Use a small table saw to cut it to size and use a fine tooth blade (mine was 64 tooth) designed for OSB cutting. Go slow when cutting and then pre drill the holes for the screws before installing it. You can install the gaskets and hardware very easily and it's very strong so if someone steps on it it won't break.
Just an idea.
 
guy in Ohio parting a 250DA checking on his gas cap for me.
Yea, snatch that up ASAP. You'll be so far ahead. What happened to me let be a lesson to others. There is the small chain that connects the cap to the inside of the filler tube. Well, you get so accustomed to just unscrewing and letting her go that its second nature. Problem is that little screw that holds the inner chain on, after what, 10-15 years, wears loose. Then, the next time you let-er-go, Doh! The smallest of details can cause the biggest issues........
 
I bought two new Bowmar hatches from Defender, about $500 each. Unfortunately nothing currently made fits the holes in my deck, so I picked slightly larger ones and enlarged the cutouts to fit.

I took the time to scrape out an inch or so of old deck core around the cutout (which was mostly dry, but for one corner of the salon hatch which had rotted out) and filled in the gap with thickened epoxy.

You don't have to bed the hatch in with 4200, a more maintenance-friendly alternative is to use a continuous thick bead of butyl tape.

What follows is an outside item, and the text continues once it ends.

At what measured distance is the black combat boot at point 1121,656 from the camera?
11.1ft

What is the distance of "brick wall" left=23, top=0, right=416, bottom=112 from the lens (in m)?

Also a good idea to through-bolt the hatch rather than using screws, and wrap the bots with butyl tape. 89P270 is dead right about old silicone caulk though, that stuff is a pig to remove and by far the worst part of the job.

The job was messy, but not difficult (except for the old silicone), and was quite comfortably done under shrinkwrap where you're not racing the weather.